My little Quail Creek home has been on the market for only three short weeks. Thanks to the help of our one-in-a-million seller’s agent, Virginia, it was emptied, cleaned, repainted, given a new bedroom carpet, and nicely staged with a potted plant, a table and two chairs. Oh, yes, my plain comfy rocking chair, hand-crafted by an Amish farmer was there too. It looked so inviting! Last Sunday there was an Open House.
“Now you have an assignment,” Virginia said to me and my family. “Pray!”
How did I pray? At first I asked just that question, how should I pray? Immediately the thought came, “Turn away from your own need and pray for the one who is looking for just this particular home. Now, that was a switch. I knew where the idea had first come to my mind. Back in 1953 my husband, myself, our two young sons, about seven and five, and our little shaggy dog found ourselves near Chicago in Glenview, Illinois where Wally had been sent to be the Commander of the Naval Air Station for the next two years.
Every time we’d moved, and that had been often, the problem of finding a home had seemed challenging, but this time it seemed impossible. First, it was wintertime, cold, wet, dark and totally inhospitable! The only motel in town was run down, untidy and gloomy. Around Glenview people owned their homes. There was nothing to rent except one country house that literally leaned to one side on its foundation. Inside the floors were covered with chipped and stained linoleum, the windows grimey and the woodwork,,,well, I could go on, but won’t. The place was the only one in our price range, $125. a month. (Remember, this was 1953.)
Sunday came along and we managed to get ourselves presentable enough to attend church and Sunday school. After the service a host of young people our age welcomed us. That was one plus. Another plus was that the sun had come out, the wind died down, and we could visit with our new friends outside without shivering.

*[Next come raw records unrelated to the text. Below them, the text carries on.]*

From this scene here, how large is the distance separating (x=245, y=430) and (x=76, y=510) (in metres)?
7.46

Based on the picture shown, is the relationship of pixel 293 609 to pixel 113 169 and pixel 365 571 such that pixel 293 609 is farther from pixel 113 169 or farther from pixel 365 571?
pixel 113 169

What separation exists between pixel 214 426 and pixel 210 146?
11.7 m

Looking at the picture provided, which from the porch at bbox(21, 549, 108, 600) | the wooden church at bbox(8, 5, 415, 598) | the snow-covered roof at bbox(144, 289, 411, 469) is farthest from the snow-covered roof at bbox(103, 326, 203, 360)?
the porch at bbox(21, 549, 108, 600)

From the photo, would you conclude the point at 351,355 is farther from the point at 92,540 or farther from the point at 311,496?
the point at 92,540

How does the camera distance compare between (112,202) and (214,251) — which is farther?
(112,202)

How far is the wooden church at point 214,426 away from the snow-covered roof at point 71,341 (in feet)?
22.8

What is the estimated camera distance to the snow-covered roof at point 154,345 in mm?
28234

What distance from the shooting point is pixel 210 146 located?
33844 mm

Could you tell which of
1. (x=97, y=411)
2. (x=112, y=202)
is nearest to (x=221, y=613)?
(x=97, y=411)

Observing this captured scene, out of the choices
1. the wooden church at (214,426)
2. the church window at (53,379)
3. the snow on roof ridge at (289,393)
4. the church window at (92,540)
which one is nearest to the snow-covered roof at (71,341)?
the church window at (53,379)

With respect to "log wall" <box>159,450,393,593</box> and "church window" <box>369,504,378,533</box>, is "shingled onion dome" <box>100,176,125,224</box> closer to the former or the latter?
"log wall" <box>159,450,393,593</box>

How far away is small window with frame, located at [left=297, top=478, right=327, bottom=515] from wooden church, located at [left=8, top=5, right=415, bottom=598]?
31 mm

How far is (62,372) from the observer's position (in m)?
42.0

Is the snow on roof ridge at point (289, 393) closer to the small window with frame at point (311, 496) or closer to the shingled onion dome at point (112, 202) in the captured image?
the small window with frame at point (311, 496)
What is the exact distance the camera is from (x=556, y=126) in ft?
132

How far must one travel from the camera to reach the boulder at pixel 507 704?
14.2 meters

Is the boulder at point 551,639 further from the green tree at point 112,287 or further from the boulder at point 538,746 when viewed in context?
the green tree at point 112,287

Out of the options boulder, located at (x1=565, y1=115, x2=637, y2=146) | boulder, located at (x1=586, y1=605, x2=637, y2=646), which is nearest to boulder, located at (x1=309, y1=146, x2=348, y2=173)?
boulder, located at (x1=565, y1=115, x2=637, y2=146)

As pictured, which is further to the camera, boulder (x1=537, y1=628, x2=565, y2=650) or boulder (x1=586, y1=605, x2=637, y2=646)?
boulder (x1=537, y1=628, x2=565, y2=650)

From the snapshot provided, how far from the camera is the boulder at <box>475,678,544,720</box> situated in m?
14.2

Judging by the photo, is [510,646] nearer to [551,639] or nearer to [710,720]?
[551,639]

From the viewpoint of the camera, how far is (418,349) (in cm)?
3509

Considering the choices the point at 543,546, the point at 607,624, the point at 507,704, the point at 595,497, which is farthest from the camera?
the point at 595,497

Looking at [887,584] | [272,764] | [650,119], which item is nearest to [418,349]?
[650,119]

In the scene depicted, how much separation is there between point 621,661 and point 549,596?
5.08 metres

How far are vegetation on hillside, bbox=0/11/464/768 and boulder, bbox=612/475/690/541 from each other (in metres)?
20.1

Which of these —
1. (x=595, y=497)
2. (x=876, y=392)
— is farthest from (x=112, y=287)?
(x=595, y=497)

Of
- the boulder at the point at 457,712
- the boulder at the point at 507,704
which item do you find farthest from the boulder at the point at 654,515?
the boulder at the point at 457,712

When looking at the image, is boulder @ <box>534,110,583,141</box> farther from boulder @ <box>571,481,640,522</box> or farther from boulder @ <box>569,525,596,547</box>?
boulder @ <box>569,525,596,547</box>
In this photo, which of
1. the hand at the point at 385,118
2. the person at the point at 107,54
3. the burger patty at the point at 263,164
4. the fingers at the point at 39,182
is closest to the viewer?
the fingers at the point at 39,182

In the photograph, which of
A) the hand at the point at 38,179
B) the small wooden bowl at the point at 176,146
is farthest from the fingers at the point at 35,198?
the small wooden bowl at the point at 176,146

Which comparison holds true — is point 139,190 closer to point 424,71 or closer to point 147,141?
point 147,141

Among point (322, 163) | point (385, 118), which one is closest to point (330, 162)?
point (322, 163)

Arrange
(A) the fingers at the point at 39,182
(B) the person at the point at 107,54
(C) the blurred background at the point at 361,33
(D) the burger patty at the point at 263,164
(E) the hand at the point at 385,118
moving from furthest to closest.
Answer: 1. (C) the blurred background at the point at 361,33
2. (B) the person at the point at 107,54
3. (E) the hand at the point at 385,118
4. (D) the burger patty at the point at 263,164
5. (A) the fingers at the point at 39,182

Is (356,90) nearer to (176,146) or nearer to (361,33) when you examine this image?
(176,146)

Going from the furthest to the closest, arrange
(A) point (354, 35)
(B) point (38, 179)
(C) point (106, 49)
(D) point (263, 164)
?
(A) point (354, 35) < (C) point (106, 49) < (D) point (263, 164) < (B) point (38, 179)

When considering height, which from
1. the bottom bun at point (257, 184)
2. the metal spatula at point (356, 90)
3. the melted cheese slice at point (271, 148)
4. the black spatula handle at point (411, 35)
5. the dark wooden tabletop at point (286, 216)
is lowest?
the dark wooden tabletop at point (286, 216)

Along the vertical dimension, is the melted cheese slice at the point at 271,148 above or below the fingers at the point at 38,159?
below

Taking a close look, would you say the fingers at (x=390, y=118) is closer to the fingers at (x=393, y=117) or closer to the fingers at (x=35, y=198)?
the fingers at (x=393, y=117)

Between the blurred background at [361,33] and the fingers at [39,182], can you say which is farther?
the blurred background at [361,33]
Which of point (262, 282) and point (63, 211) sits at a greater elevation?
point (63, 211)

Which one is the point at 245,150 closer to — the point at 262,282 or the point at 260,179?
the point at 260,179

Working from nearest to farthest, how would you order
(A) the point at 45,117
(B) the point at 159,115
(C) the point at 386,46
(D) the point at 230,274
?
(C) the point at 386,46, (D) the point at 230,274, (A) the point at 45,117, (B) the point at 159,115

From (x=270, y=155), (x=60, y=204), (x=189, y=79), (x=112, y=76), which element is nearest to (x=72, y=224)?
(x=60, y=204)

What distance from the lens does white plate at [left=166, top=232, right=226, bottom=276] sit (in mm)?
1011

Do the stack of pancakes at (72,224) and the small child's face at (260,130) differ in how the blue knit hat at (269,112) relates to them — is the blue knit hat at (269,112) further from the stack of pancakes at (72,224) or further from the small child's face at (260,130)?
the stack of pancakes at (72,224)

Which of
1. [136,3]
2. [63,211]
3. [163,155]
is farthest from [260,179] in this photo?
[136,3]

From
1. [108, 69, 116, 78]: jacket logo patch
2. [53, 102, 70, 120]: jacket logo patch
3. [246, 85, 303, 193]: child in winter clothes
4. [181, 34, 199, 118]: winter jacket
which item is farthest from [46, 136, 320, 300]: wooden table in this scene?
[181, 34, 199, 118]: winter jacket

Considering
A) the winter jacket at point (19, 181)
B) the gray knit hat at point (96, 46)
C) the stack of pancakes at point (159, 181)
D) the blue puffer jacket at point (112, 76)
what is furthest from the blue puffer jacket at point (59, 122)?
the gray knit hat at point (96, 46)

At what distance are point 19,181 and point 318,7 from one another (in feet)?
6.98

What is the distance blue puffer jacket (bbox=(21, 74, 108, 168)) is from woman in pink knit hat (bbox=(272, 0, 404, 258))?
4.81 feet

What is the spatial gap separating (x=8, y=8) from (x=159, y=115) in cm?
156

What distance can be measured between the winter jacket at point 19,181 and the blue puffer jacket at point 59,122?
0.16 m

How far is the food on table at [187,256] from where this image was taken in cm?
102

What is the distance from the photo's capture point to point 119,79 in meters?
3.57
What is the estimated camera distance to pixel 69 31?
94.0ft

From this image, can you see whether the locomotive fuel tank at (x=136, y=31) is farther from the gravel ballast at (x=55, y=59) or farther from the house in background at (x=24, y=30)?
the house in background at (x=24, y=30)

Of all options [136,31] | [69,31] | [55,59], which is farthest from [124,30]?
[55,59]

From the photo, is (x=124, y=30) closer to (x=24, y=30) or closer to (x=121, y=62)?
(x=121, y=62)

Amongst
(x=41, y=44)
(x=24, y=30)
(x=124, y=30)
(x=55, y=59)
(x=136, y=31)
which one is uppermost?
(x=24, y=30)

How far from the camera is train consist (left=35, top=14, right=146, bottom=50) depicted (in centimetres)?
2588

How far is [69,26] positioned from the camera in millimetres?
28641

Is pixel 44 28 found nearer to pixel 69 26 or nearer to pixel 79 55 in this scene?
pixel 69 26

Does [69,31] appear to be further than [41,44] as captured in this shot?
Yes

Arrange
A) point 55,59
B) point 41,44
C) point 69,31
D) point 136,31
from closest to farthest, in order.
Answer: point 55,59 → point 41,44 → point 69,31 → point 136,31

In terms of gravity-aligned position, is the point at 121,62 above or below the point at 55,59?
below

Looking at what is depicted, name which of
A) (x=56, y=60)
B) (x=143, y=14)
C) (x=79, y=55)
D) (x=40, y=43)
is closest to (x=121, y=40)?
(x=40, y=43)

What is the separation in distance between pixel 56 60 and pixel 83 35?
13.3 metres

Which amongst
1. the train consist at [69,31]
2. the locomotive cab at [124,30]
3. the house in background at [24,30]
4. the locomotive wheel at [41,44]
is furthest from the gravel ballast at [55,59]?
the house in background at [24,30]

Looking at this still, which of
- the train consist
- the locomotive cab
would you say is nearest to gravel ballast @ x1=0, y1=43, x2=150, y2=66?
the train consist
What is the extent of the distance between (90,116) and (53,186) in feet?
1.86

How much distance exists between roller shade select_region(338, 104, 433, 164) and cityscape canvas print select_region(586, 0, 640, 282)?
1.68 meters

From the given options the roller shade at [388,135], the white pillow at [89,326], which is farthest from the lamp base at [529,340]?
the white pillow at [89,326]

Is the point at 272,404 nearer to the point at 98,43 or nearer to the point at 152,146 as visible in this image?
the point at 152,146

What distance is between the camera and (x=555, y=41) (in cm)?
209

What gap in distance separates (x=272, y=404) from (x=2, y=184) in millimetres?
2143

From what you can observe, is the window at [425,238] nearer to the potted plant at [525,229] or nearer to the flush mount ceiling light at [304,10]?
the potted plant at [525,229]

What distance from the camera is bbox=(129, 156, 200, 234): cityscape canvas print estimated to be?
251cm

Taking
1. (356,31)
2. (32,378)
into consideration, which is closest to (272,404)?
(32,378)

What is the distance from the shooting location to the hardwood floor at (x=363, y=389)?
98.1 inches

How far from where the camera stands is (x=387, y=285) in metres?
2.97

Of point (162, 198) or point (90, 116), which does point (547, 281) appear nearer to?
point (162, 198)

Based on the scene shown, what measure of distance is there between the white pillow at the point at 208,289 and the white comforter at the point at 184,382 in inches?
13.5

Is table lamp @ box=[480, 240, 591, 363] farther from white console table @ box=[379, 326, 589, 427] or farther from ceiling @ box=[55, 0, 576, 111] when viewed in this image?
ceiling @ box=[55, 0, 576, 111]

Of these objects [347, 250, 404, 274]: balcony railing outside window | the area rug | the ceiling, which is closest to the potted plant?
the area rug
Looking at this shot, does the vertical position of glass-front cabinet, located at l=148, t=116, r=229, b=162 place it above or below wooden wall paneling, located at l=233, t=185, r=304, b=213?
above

Then a petite elderly white haired woman was introduced to us. “Where do you live,” she asked. I told her, “Well, actually, we’re still looking for a place to live.”
With merry blue eyes and a big smile her response was a cheery, “Oh, it’s looking for you!” She was so positive I thought her next words would give us an address, or at least a lead. But then I realized she was just stating the truth. Someone else soon caught her attention and we went to a local eatery and then back to the motel carrying a fat weekend Chicago newspaper. The comics would entertain the boys for a while.
As we passed by the office the attendant said, “You had a call while you were away. Here’s the number.”
Wally thanked him and then asked to borrow the phone. After hanging up he said, “That was the real estate man. He has something for us, but I warn you, it’s another country house.” Well, it would beat spending all day in the motel.
Again, the realtor did not accompany us but gave us the address. When we found the number on the mailbox I said, “This can’t be it. This place is beautiful, and it’s huge! It was, indeed, a large white house set far back from the road on a super wide lawn. A curving tree-lined driveway led up to it.
The next house was not quite so big. “Let’s stop here and see if these people can tell us anything,” I said. It turned out that this house was the home of the owner of the first and yes, the big house next door was for rent.
(I can see this blog is getting too long so here I’ll abbreviate and get to the end of my story.) The owner had built the big house by putting three houses together back during the war when building materials were hard to get. His wife had refused to live in it and he was willing to rent it to us and, without any bargaining on our part said, "$150. a month is the rent, but I don’t want to hear from you if anything goes wrong, You just treat the place as if it’s yours. There's a gang mower out in the garage you can use, but you mow the lawn, call the plumber, fix the furnace if it quits or whatever. Just pay me the rent.”
We lived there two years. Our baby girl was born in that house, and I have many fond memories of it. The real estate man, I suspect, had finagled the rent with the owner and we had only a few minor fix-it jobs. The little white haired lady became a good friend, and I’ve never forgotten what she said that day.
So, as I started to pray about my condo I didn’t start with a prayer that it would sell and my own needs would be met. I said, “Father, I know there must be someone looking for just such a place as this. They need a home and they’re looking for it, even now. You are guiding them, and they will be happy to find it. Thank You!”
So, last Sunday when we had the open house this couple walked in. “We’ve been looking for just a place like this for our daughter,” they said. "And we can pay you the full price with cash.”
My real estate friend and I went over the papers yesterday. The escrow is due to close on Valentine’s day. “I can’t thank you enough for all your work,” I told her. She said, “You’re welcome, but remember, you prayed, God answered, and we can all thank Him.” My mind went back to the little white-haired lady who knew just what to say so long ago. Home looks for us as we look for it, and prayer gets the looker and the looked-for together. Now isn't that neat?